Despite the popularity of transgenics and the potential it is seen to hold for the future of biopharmaceutical production, Viragen has decided to drop development of its OVA system - therapeutic protein production in transgenic hen eggs.
The company had licensed Oxford BioMedica's LentiVector gene delivery technology and was also collaborating with Scotland's Roslin Institute to develop its avian transgenics technology for the manufacture of therapeutic proteins in egg whites.
The project has now been halted, with Viragen citing the fact that "the distance between research and commercialisation is simply too great" and the company's resources are "better focused on advancing our anti-cancer therapeutics."
Viragen kicked off its collaboration with Oxford BioMedica in 2004, and had made several breakthroughs this year: breeding five generations of transgenic hens, and successfully expressing high levels of interferon alpha-2a as well as interferon beta-1a and a humanised monoclonal antibody (miR24).
However, despite the promising results, the project has been shelved as financial returns are seen as too distant. Warning signs could be seen in the company's annual report earlier this year, which highlighted the fact that despite considerable industry and public interest in the OVA system, realistic licensing opportunities would require a great deal more work, "significant additional funding and a number of years of work by [the] avian transgenics team," - resources the company does not feel in a position to provide.
Viragen has been slimming down its projects of late, in May also having ended a collaboration with Memorial Sloan-Kettering Cancer Centre for the development of a humanised antibody for the treatment of Stage IV malignant melanoma. By the time the company decided to pull out of the project, it invested around $1.5m (€1.1m) in the venture.
The company also recently learnt that it is to be delisted from the American Stock Exchange (AMEX) due to losses from continuing operations over the past five years and low stockholder equity. The company would not confirm whether these latest moves were prompted by the delisting or would form part of the firm's appeal to Amex.
As for Oxford BioMedica who licensed the technology to Viragen and received annual maintenance payments from the company, the end of the project is no great upheaval, particularly since the company recently landed a deal with Sanofi-Aventis for its TroVax cancer treatment, potentially worth over €500m.

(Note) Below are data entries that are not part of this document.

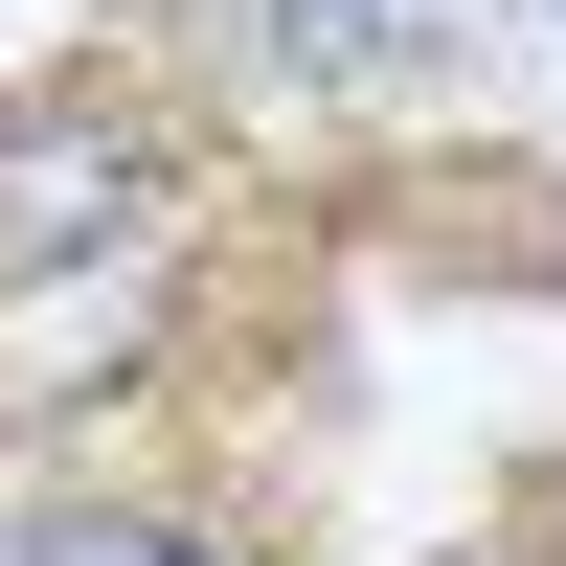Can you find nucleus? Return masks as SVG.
Masks as SVG:
<instances>
[{
    "instance_id": "f257e3e1",
    "label": "nucleus",
    "mask_w": 566,
    "mask_h": 566,
    "mask_svg": "<svg viewBox=\"0 0 566 566\" xmlns=\"http://www.w3.org/2000/svg\"><path fill=\"white\" fill-rule=\"evenodd\" d=\"M159 566H205V544H159Z\"/></svg>"
}]
</instances>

"The project was always an interesting sideline for Oxford BioMedica," Andrew Wood, the company's chief financial officer said of the transgenics programme to in-PharmaTechnologist.com.
"We knew from the start that the protein production would be possible, but we were sceptical about commercial possibilities."
If Viragen had successfully managed to commercialise products based on Oxford BioMedica's technology, the company would have received generous royalties according to Wood, but as the firm was only receiving a small annual sum from Viragen, the end of the collaboration is less of a problem.
As the company is now relatively financial secure following the Sanofi deal, along with partnerships with significant pharma players such as Wyeth and Sigma-Aldrich among others, the loss of the Viragen project "will make no material difference" to Oxford BioMedica's finances according to Wood.
The company is not planning to follow up with independent development of the transgenic programme as it represented an interesting but only minor project for the firm. It will however, be seeking out other companies who may be interested in continuing the project and applying the LentiVector technology for the development of therapeutic proteins in transgenic animals.
Viragen will be refocusing its efforts on developing its anti-cancer portfolio, including Multiferon (multi-subtype, human alpha interferon) and two pre-clinical anti-cancer candidates.